I don’t object to ‘if you don’t like it, fork it’ as a response as long as you have structured the project to make it easy for people to maintain downstream forks. Indeed, I consider the existence of downstream forks to be a sign of health in an open-source ecosystem. This means:

  • External interfaces to the rest of your ecosystem need to be 100% stable and to be added slowly. You must have feature-discovery mechanisms that make it easy for things to work with old versions of your project.
  • Internal code churns infrequently. Pulling in changes from upstream and reviewing them should be easy.
  • Internal structure is well documented and modular.

This leads to small projects with loose coupling that can be done (or, at least, ‘maintenance mode’, where they get occasional bug fixes but meet their requirements and don’t need to change).

A lot of projects were like that 20-30 years ago. Reaching the ‘maintenance mode’ state was a badge of honour: you had achieved your goals and no one else needed to reinvent the wheel. New things could be built as external projects. The last few decades have seen a push towards massive too-big-to-fork projects that have external interfaces that the rest of the ecosystem needs to integrate with, which are complex and lead to tight coupling.

@david_chisnall
"Too big to fork" is the new "too big to fail"

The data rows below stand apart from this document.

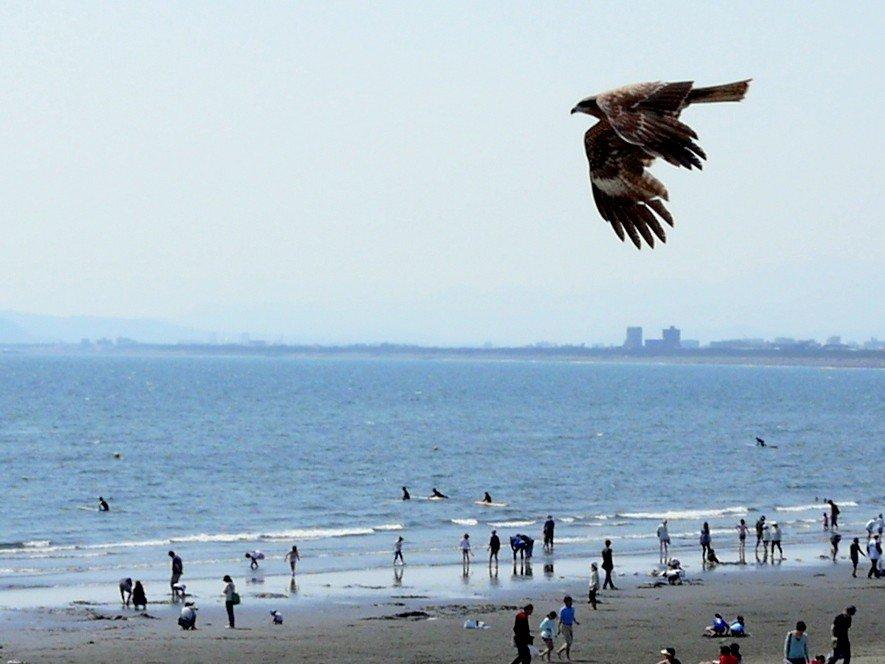 Здесь много ястребов, летающих над пляжем недалеко от Эносимы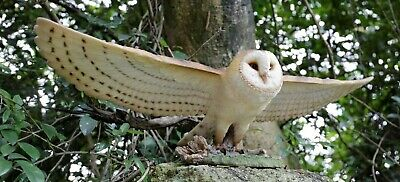 NEW Large Flying Barn Owl Figurine Realistic - Life Like Statue Home / Garden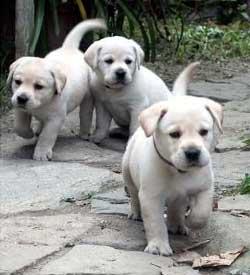 Buckshot, Katie e Obu-jet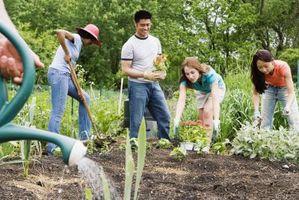 Sosiale aktiviteter for grupper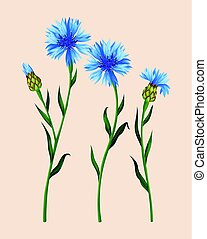 Set of cornflowers - Vector set of detailed cornflowers and...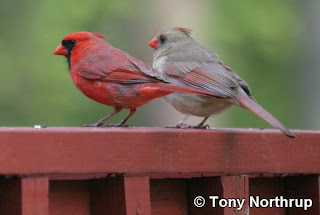 Two red birds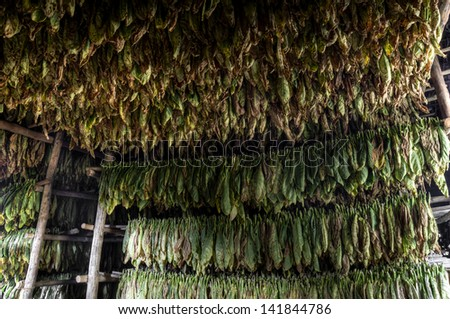 Barn for drying of tobacco, Vinales, Cuba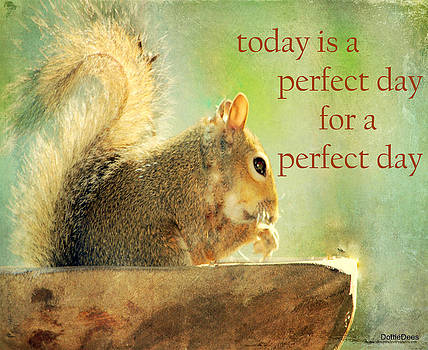 Perfect Day by Dottie Dees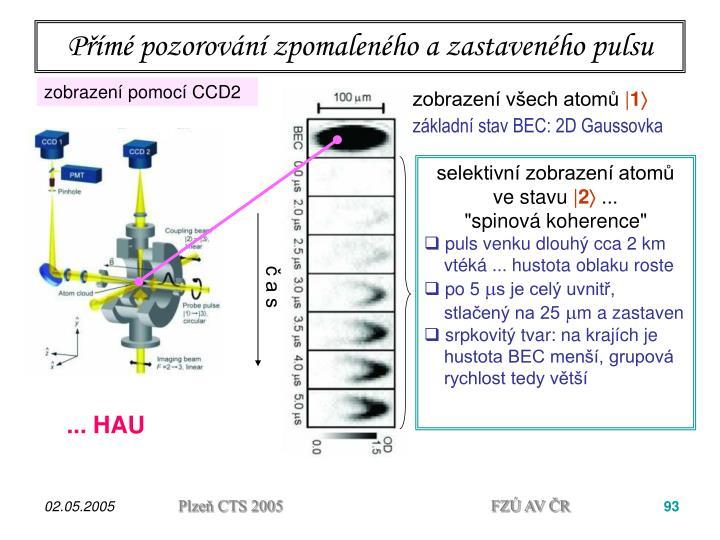 Přímé pozorování zpomaleného a zastaveného pulsu
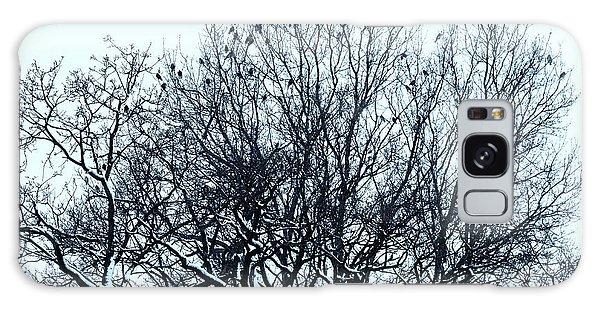 Birds On The Tree Monochrome Galaxy Case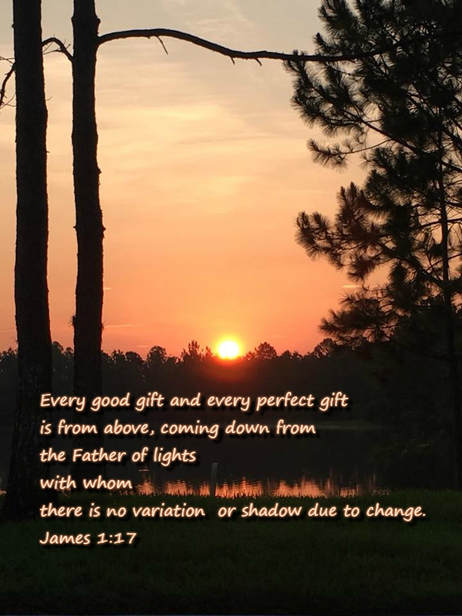 Every good gift and every perfect gift is from above, coming down from the Father of lights with whom there is no variation or shadow due to change. James 1:17 photo by Lani Campbell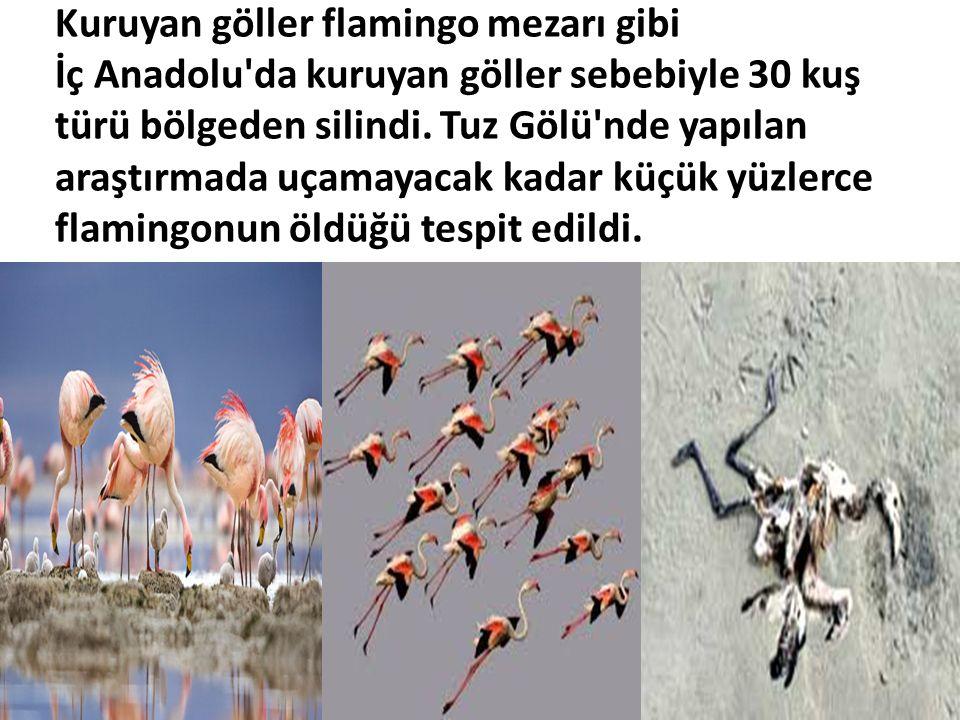 Kuruyan göller flamingo mezarı gibi İç Anadolu da kuruyan göller sebebiyle 30 kuş türü bölgeden silindi.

RE: https://infosec.exchange/@david_chisnall/116272193136749031

If pots and pans were tinkers' hands, there'd be no work for forks and fans.

#brokenadage

@david_chisnall i don't like "if you don't like it, fork it", but other than that, agreed
@SRAZKVT @david_chisnall how about " 'f you dont like it then you shoulda made a fork of it"?
@SRAZKVT @david_chisnall ...yes, but to the tune of a Beyoncé song.
I'm sorry, I'll see myself out
@david_chisnall I think it also leads to big projects only being understandable to full time developers, and so more vulnerable to 'corporate capture', e.g. 99% of the development is done by developers that are being paid/sponsored by large corporations and then it's less a community and more a corporate project. And that's fine and it's great to be able to use it for free, but does that introduce conflicts of interests and decisions that are possibly less end user friendly and more corporate friendly.
@david_chisnall there need to be more posts that mention cohesion and coupling. "high cohesion, low coupling" was a foundation of my academic years, and I'm frequently disappointed that it's not a more common mantra in software.

@david_chisnall i'm ambivalent about it. fossilized stuff like x11 has been subject to fascist takeover (enabled by the things you list). doesn't seem like a universally good outcome

(this is just the "how replaceable should labor be" discussion all over again, but less corporate now)

@david_chisnall the obvious answer is "labor i like should not be replaceable but labor i dislike should be" which doesn't yield itself for philosophical fedi posts, just actions

@whitequark

I’m not sure that’s true. One of the reasons that Wayland exists is that even the authors of X.org don’t think the codebase is maintainable. The XLibre people don’t seem to actually be making many improvements.